Obviously, the child custody order herein was entered as if the Shared Parental Responsibility Act had never been passed; it is in fact a pre-act custody order which in no sense addresses the issues of shared parental responsibility as required by thе above-stated legislative provision. I think the failure to follow these provisions of the act constitutes a substantive error, rather than a mere formal defect; I therefore cannot agree with the court’s observation that “the substance of this order is well-supported by the record below, and was surely within the lower court’s discretion,” and that only “the form of this provision is defective_”
In аddition, I cannot agree that the child custody order under review is nothing more than the equivalent of an order which provides for joint parental responsibility аnd grants primary physical residence of the child to one of the parties, as the court’s opinion seems to imply. I disagree with the court that distinctions of this nature are “largely semantic” else the passage of the entire Shared Parental Responsibility Act was an exercise in futility. As one commentator has stated:
“Unfortunately, many equate ‘primary and secondary residence’ with the old terms of ‘custody and visitation,’ and assume that the primary residential parent still has total control. This should not be so. Practically, the parent with whom the child primarily resides should have the ultimate authority as to day-to-day decisions. As to other decisions, the Act does not require the parties to agree, but does require them to confer and cooperate on major matters.”

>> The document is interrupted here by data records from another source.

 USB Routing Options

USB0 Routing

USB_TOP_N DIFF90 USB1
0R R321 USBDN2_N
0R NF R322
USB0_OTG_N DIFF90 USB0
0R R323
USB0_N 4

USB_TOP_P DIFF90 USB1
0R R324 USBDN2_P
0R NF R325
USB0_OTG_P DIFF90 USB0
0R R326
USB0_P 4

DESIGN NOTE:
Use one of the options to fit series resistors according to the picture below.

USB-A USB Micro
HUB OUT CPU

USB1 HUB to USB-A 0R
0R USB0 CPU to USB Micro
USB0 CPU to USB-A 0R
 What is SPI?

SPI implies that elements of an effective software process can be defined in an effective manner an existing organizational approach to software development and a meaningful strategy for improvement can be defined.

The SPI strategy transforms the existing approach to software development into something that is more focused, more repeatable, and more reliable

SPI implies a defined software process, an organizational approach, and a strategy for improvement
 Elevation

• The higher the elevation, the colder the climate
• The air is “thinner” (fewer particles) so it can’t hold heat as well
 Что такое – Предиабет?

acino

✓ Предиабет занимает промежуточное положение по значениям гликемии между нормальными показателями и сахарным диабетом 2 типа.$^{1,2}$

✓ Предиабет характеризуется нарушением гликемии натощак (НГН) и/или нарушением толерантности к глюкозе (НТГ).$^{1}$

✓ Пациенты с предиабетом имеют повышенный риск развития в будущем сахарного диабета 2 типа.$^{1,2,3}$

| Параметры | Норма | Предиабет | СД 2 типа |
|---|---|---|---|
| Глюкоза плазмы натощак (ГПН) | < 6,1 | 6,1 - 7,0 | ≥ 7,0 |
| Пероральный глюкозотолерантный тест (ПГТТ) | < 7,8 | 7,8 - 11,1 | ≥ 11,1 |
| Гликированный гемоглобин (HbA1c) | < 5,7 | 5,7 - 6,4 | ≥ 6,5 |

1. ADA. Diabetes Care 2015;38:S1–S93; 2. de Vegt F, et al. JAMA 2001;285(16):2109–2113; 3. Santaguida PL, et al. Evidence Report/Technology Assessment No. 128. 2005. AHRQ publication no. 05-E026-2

Goldenberg, The Shared Pаrental Responsibility Act: How to Provide for the Best Interests of a Child, Fla.Bar J., Oct. 1985, at 59, 60. It would seem that the court in this opinion has fallen into the trap warned against in thе above-stated commentary.
In sum, then, I think the trial court upon remand will be required to think through, carefully, the substantive requirements of the Shared Parental Responsibility Aсt and to enter a child custody order which fully
With these reservations, then, I join in the judgment and opinion of the court.